◆ 抜粋した文章
———
清水川交差点から先で市道神原町草江線は若干カーブしつつ緩やかな登りになっている。


清水川交差点で横切る市道東新川野中線が区域の境界となっている。実際、起点から清水川交差点まで市道の左側が西梶返・東梶返、右側が神原町であるのに対し、清水川交差点から先は恩田町となる。

登り坂ではあるがママチャリでもどうにかなる程度の勾配だ。しかし今までずっと平坦な道だった分だけ少々きつく感じられるかも知れない。
特に向かい風のときなどは結構きつい


古い文献で、恩田山という表記を見かけたことがある。具体的な一つのピークを指すとは考え難いが、清水川から見た恩田への高低差を表現したものかも知れない。
清水川交差点に至る古道沿いに地元管理の祠がある…名前は失念した

軽い登り坂の途中に清水川バス停がある。
その先には再び空港方面を案内する青看が…


今度はロゴはなく空港への分岐だけをビジュアルに示している。
説明によれば「150m先でメインの道よりも細い右側の道に入れ」と解釈できる。


案内板では直進が太い白地で示され、空港方面の案内はそれより細い白矢印になっている。
しかし…
この先では似たような分岐が2つ連続していてちょっと紛らわしい。

まず最初の分岐。これは分岐案内の看板から100mも進んでいないだろうか。
———
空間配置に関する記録

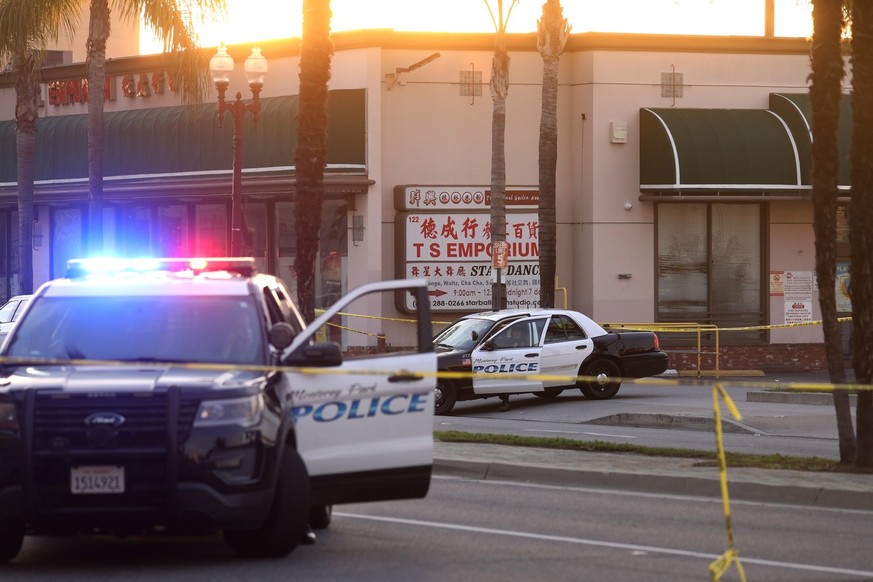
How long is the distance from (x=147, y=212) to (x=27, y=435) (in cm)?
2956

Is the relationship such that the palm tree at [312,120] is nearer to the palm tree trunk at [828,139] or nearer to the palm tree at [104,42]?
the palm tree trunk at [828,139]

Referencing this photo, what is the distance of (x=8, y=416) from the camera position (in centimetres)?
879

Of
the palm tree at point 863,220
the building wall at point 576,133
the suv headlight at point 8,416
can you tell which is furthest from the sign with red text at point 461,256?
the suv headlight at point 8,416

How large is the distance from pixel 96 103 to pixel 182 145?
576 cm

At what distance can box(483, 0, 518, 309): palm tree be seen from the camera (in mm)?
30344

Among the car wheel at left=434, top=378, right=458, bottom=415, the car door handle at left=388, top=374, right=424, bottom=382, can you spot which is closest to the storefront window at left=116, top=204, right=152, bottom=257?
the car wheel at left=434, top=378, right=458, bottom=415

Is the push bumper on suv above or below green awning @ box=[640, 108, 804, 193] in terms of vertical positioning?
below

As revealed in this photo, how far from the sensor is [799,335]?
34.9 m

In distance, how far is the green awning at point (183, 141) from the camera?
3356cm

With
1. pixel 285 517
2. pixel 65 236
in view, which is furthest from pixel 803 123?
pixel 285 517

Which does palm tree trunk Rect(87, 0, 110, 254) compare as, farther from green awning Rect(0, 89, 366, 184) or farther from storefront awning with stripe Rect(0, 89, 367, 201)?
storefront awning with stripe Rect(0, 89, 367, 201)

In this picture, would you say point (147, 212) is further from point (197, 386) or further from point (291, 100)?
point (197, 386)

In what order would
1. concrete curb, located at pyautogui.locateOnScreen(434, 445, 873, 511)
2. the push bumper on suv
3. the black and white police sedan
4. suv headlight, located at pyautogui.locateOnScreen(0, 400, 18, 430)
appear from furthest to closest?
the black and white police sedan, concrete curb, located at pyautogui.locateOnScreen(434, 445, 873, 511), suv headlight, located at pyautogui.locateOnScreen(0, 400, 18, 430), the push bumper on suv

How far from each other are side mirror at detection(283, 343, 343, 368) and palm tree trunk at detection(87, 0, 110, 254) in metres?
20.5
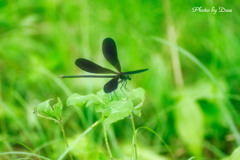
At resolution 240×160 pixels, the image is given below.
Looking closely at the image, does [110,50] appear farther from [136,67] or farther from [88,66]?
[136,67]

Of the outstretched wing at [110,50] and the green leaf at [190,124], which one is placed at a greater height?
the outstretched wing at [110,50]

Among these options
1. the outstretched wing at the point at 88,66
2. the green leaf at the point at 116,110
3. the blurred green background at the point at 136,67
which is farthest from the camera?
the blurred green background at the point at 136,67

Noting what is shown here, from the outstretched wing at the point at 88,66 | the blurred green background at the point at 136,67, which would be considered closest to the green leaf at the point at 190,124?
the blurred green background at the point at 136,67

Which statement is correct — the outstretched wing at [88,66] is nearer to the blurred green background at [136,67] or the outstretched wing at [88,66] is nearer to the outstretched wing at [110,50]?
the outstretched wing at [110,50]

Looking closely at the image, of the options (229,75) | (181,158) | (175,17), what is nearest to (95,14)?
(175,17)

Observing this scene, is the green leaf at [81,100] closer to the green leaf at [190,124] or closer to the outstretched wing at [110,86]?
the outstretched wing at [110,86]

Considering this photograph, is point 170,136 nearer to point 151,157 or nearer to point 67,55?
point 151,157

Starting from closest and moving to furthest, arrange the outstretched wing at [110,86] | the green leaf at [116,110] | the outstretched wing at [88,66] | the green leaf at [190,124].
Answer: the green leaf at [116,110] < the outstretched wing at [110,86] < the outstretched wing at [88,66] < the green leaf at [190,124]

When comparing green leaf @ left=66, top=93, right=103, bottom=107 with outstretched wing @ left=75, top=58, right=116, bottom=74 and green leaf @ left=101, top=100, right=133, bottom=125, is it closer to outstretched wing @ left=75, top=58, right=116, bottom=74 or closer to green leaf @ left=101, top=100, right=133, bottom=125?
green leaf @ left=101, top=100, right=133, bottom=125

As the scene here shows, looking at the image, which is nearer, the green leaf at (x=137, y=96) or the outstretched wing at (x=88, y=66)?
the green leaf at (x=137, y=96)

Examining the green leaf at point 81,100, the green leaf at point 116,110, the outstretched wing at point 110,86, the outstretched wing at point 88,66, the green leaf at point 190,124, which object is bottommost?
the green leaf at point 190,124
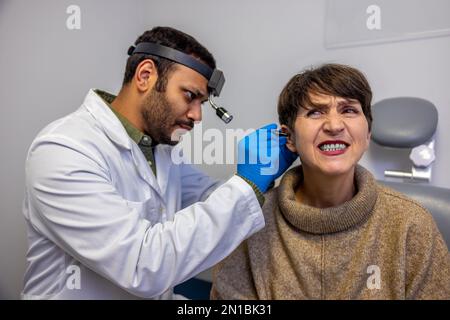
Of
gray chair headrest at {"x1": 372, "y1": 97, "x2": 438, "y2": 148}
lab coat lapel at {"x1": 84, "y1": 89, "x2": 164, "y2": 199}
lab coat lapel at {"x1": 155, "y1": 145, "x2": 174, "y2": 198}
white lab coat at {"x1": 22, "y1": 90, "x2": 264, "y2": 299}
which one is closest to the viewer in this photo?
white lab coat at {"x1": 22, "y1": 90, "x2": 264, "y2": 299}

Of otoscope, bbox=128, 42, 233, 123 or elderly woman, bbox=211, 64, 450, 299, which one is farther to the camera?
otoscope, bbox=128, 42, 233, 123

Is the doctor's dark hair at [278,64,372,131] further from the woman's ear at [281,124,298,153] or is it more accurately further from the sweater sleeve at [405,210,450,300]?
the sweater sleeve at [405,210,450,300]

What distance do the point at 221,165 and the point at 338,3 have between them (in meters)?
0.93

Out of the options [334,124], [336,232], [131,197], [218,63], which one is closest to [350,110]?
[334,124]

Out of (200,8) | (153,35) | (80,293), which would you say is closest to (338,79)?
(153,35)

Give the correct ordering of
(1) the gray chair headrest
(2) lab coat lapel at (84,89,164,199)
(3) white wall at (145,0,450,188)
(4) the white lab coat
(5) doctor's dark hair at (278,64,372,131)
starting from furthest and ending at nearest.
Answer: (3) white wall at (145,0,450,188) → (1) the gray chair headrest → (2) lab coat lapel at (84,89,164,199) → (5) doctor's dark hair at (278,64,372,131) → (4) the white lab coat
———
◆ 課題
市道神原町草江線についての文章によると、清水川交差点で横切り、区域の境界となっている道路は何か答えてください。

◆ 完成した解答
市道東新川野中線です。